Multimorbidity is increasingly common and inevitably results in uncertainties about health, care and the future. Such uncertainties may be experienced by patients, carers and health professionals. Given the ubiquitous presence of uncertainty, all professionals should be prepared to approach and address it in clinical practice. Uncertainty in multimorbidity can rarely be eliminated, and so, must be carefully addressed and communicated; however, there is little evidence on how to approach it. Key areas are: recognising the existence of uncertainty, acknowledging it, and communicating to achieve a shared understanding. Evaluation of what has been discussed, and preparedness to repeat such conversations are also important. Future research should explore optimal communication of uncertainty in multimorbidity.

The prevalence of illness increases as people get older, such that over 50% of those over 65 years have multiple chronic conditions or ‘multimorbidity’ (Barnett et al, 2012). Multimorbidity impacts on a person's quality of life and can lead to progressive functional impairment (Ryan et al, 2015). Older adults are increasingly living with multiple serious or life-limiting illnesses and cause-of-death projections indicate this trend will continue (Finucane et al, 2021).

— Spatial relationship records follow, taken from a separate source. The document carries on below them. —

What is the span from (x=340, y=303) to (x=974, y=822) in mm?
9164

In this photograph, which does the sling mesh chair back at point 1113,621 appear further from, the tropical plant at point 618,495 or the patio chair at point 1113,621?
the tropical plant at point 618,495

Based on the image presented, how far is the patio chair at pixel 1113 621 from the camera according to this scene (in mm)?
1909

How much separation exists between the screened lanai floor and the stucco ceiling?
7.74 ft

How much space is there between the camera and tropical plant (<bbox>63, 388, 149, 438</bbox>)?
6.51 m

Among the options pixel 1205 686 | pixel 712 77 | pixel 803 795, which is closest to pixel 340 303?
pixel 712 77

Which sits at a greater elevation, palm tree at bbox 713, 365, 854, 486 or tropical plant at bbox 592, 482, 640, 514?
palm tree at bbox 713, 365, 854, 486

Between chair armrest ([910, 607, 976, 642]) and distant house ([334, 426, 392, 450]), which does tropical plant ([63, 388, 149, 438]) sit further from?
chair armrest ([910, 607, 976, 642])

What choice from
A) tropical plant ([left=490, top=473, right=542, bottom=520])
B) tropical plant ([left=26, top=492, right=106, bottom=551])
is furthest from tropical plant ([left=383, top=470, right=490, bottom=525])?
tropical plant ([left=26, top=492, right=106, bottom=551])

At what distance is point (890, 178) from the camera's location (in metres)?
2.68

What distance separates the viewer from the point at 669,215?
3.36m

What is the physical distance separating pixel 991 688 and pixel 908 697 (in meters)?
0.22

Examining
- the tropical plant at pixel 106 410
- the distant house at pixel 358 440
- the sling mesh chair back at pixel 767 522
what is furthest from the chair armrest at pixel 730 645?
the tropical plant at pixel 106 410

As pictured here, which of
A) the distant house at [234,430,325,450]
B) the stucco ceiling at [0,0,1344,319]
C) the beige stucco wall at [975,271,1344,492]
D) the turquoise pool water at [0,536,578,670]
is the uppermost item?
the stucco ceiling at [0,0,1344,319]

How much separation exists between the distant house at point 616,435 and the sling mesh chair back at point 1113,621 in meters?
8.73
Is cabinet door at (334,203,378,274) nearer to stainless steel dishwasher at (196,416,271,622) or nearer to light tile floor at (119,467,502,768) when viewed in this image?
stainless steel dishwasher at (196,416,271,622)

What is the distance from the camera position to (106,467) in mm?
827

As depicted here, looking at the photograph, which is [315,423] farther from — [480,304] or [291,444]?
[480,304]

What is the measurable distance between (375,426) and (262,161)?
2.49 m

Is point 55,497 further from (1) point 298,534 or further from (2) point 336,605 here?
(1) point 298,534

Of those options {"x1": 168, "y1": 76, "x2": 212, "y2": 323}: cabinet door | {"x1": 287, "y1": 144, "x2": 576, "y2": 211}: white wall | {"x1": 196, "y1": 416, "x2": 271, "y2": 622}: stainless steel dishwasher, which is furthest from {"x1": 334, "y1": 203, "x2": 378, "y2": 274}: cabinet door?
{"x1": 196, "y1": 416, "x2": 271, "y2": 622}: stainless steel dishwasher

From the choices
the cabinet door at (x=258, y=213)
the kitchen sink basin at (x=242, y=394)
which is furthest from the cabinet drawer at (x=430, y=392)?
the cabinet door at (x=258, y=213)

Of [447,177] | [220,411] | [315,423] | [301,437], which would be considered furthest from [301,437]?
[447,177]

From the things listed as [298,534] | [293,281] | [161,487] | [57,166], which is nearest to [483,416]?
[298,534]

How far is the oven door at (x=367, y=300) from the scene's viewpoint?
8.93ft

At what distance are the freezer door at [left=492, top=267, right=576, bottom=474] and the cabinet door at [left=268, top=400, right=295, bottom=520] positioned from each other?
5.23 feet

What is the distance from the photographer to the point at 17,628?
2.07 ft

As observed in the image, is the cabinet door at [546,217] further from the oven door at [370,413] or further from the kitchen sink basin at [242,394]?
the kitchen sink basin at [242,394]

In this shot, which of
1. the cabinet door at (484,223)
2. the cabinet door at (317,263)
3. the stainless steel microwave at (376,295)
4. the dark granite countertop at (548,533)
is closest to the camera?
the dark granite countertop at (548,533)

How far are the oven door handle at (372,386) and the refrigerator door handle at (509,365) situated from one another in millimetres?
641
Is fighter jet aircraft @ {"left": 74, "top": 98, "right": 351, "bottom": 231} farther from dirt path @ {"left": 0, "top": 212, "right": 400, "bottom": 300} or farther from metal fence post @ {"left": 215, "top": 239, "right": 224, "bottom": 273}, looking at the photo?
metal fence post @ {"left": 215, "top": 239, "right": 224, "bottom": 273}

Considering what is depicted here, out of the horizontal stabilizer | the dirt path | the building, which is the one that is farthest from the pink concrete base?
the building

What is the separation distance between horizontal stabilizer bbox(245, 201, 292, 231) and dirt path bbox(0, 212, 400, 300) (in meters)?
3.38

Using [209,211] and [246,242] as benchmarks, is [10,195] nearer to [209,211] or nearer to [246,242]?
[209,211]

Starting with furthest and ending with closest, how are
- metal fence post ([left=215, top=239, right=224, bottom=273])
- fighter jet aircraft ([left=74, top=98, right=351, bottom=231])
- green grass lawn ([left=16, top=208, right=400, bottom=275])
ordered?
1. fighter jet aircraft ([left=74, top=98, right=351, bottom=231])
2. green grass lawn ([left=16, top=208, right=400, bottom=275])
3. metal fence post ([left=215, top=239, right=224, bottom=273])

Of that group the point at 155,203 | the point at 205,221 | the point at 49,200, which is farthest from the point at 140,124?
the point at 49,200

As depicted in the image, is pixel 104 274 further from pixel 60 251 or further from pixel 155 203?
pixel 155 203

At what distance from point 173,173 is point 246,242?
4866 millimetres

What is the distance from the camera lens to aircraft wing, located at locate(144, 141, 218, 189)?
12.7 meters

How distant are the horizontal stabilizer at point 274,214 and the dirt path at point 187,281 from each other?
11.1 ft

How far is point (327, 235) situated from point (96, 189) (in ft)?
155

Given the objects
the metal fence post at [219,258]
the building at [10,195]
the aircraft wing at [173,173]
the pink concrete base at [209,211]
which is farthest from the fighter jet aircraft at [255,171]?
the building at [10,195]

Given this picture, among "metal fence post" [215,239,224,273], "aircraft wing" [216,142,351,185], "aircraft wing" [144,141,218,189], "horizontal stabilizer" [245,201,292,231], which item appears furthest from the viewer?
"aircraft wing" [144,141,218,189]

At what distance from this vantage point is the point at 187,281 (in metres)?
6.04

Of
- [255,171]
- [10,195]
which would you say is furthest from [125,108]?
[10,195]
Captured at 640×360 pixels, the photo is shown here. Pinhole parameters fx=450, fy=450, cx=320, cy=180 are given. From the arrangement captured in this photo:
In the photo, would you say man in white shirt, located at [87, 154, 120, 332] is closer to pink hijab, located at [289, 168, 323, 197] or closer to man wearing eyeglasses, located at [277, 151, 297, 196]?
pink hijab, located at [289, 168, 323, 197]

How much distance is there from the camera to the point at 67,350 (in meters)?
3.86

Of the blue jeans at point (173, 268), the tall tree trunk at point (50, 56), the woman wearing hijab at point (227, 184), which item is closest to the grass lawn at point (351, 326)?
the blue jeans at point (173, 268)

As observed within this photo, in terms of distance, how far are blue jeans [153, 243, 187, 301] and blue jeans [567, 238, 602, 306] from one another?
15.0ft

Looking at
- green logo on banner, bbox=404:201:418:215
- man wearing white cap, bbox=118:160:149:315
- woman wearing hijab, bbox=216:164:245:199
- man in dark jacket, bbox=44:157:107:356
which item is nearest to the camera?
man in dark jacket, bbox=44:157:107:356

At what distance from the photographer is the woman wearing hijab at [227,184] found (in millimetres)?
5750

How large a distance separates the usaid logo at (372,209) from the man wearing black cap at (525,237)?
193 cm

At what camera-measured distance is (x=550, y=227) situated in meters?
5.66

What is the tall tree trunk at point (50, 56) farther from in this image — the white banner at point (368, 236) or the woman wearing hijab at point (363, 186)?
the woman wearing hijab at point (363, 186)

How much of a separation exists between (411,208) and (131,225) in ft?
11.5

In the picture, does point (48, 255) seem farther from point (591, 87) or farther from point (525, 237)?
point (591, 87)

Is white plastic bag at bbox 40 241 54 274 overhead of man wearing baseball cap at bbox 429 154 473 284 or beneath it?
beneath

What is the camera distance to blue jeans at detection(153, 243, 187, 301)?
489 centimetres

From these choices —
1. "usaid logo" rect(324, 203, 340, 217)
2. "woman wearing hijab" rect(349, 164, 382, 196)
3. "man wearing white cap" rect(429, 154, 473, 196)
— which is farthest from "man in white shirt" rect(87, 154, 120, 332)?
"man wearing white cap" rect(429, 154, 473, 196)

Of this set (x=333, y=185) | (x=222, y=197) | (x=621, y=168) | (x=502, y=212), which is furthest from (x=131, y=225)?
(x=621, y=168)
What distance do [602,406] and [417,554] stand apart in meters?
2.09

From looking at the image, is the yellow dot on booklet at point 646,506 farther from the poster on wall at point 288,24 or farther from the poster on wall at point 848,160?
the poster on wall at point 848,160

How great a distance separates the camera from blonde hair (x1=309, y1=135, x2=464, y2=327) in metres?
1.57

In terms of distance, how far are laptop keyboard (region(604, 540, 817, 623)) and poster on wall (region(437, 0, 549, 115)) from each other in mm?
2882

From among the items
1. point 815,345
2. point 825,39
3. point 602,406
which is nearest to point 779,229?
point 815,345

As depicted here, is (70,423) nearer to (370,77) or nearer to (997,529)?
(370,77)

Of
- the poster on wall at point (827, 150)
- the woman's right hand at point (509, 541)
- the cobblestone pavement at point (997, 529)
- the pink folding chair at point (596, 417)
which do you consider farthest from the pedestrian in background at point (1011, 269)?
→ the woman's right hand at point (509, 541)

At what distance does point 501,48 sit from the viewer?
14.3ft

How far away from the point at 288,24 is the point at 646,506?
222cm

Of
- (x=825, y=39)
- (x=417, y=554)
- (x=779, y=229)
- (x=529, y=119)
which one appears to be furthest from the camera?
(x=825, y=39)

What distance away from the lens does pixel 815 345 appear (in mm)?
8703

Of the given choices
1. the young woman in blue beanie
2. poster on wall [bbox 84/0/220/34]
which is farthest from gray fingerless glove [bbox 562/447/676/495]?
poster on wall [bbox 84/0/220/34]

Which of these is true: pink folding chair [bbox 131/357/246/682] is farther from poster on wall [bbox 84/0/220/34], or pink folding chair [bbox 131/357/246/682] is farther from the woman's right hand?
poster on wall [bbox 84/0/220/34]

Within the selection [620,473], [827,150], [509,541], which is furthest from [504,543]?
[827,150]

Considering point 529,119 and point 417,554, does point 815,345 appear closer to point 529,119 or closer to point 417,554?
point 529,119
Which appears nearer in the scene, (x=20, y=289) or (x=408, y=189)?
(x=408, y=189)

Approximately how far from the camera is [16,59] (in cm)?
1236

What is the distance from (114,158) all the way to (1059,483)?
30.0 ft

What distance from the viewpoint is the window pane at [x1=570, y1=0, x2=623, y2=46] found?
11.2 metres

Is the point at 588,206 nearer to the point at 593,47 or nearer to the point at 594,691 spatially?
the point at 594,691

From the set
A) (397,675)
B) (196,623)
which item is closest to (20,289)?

While guidelines recommend co-ordinated, person-centred care in multimorbidity (Farmer et al, 2016), in reality, those with multiple serious illnesses face complex and fragmented care (Zwijsen et al, 2016). They experience an unpredictable illness trajectory, meaning that the course of their future illnesses is unknown and unknowable. Consequently, uncertainty is a particularly prominent experience in multimorbidity (Etkind et al, 2016; Mason et al, 2016). Informal carers of multimorbid older people also experience uncertainty, and this can be unrelenting; some feel overwhelmed by continual uncertainty regarding what will happen next and how they should respond, which can adversely impact their own lives and increase carer burden (Nanton et al, 2015; Price et al, 2019; Andersen et al, 2020).